Landolin resolved to dissemble and play the hypocrite; to act as if he mistook people's malice for good will, and to retaliate secretly. But his pride was incompatible with success in hypocrisy. He was annoyed at his own lack of courage, he very candidly called it cowardice, but still that did not help him to regain the old fearlessness--the old pride. Yes, he had become over-sensitive.
His walk had now brought him to the forest, with its overhanging branches. In other times how little he had cared for the noxious insects of the woods. He had not grown up with gloved hands, but now he shuddered at the caterpillars that hung in the air by their slender threads, as though they were waiting to drop down upon him. These caterpillars can be shaken off, but the world's malicious thoughts, that like caterpillars hang everywhere by invisible threads, cannot.
Landolin was sitting on an old tree-stump, when the game-keeper approached, and addressed him in a friendly manner, expressing his sorrow that Landolin had had to undergo so much trouble. Landolin complained that in the short time, he had grown twenty years older, and suffered with a constant palpitation of the heart.
Suddenly he paused, for he became aware that he was begging for sympathy. And from whom? But the game-keeper responded,
"I know myself how a man feels the half hour that the jury are out, and he is waiting for the verdict of life or death."
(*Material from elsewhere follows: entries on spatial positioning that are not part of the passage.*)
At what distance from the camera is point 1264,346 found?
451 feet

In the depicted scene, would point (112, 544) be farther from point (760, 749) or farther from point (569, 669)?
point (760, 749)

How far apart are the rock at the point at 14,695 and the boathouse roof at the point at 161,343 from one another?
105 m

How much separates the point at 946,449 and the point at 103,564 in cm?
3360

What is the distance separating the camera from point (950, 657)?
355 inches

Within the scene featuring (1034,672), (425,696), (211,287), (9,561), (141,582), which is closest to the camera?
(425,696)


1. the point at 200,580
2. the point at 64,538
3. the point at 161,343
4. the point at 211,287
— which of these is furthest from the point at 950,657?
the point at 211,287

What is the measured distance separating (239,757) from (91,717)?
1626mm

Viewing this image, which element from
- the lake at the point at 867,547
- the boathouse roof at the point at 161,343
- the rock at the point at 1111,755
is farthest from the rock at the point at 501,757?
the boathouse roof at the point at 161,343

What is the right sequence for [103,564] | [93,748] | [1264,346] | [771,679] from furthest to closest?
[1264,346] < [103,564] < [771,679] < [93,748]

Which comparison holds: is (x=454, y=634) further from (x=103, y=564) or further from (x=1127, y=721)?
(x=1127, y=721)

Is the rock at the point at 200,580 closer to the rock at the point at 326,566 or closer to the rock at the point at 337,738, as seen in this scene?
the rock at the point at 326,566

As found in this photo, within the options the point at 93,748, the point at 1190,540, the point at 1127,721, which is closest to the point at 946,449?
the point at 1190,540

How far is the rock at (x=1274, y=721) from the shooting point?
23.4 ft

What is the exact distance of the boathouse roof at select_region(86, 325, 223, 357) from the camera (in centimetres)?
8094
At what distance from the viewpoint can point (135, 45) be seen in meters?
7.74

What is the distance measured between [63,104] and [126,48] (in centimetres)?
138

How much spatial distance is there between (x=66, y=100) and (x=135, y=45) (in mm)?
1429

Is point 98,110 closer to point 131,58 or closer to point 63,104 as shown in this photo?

"How do you know about it?"
"Have you forgotten my shooting the poacher? He had his piece leveled at me from behind a tree. Crack--crack. It is self-defense! There you lie," said the game-keeper, with a crafty smile.
Landolin went home fortified. "It was self-defense. The court has acknowledged that it was, and it was so. I must learn to keep that in mind. I must."
CHAPTER XLV.
The summer night was mild and clear. A Saturday evening in harvest-time has a peculiar quiet, a premonition of the full day of rest after the six days' unceasing work.